[[ Document extract, beginning ]]

11/12/09

Google Wave Product

Google Wave is designed as a new Internet communications platform. It is written in Java using OpenJDK and its web interface uses the Google Web Toolkit. Google Wave works like previous messaging systems like email and Usenet, but instead of sending a message along with its entire thread of previous messages, or requiring all responses to be stored in each user's inbox for context, message documents (referred to as waves) that contain complete threads of multimedia messages (blips) are perpetually stored on a central server. Waves are shared with collaborators who can be added to or removed from the wave at any point during a wave's existence.

[[ Document extract, end ]]
[[ Dataset records, beginning ]]

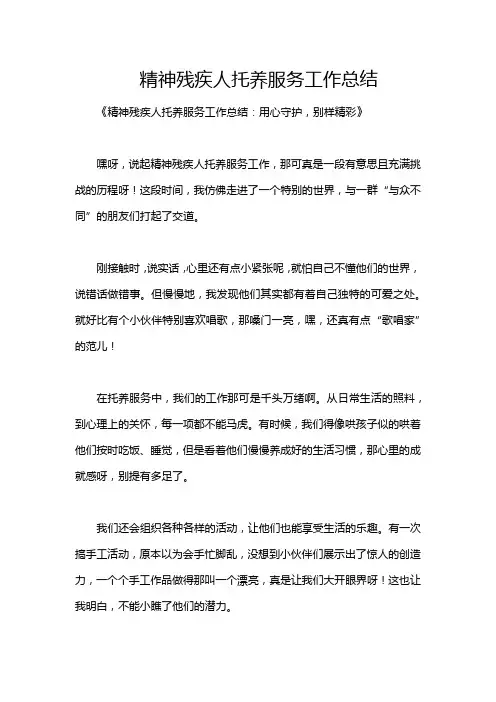 精神残疾人托养服务工作总结

《精神残疾人托养服务工作总结：用心守护，别样精彩》

嘿呀，说起精神残疾人托养服务工作，那可真是一段有意思且充满挑战的历程呀！这段时间，我仿佛走进了一个特别的世界，与一群“与众不同”的朋友们打起了交道。

刚接触时，说实话，心里还有点小紧张呢，就怕自己不懂他们的世界，说错话做错事。但慢慢地，我发现他们其实都有着自己独特的可爱之处。就好比有个小伙伴特别喜欢唱歌，那嗓门一亮，嘿，还真有点“歌唱家”的范儿！

在托养服务中，我们的工作那可是千头万绪啊。从日常生活的照料，到心理上的关怀，每一项都不能马虎。有时候，我们得像哄孩子似的哄着他们按时吃饭、睡觉，但是看着他们慢慢养成好的生活习惯，那心里的成就感呀，别提有多足了。

我们还会组织各种各样的活动，让他们也能享受生活的乐趣。有一次搞手工活动，原本以为会手忙脚乱，没想到小伙伴们展示出了惊人的创造力，一个个手工作品做得那叫一个漂亮，真是让我们大开眼界呀！这也让我明白，不能小瞧了他们的潜力。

[[ Dataset records, end ]]

Work instruction | According to the Google Wave description, what is the name for the multimedia messages contained within a wave?

Reply to the exercise | Blips.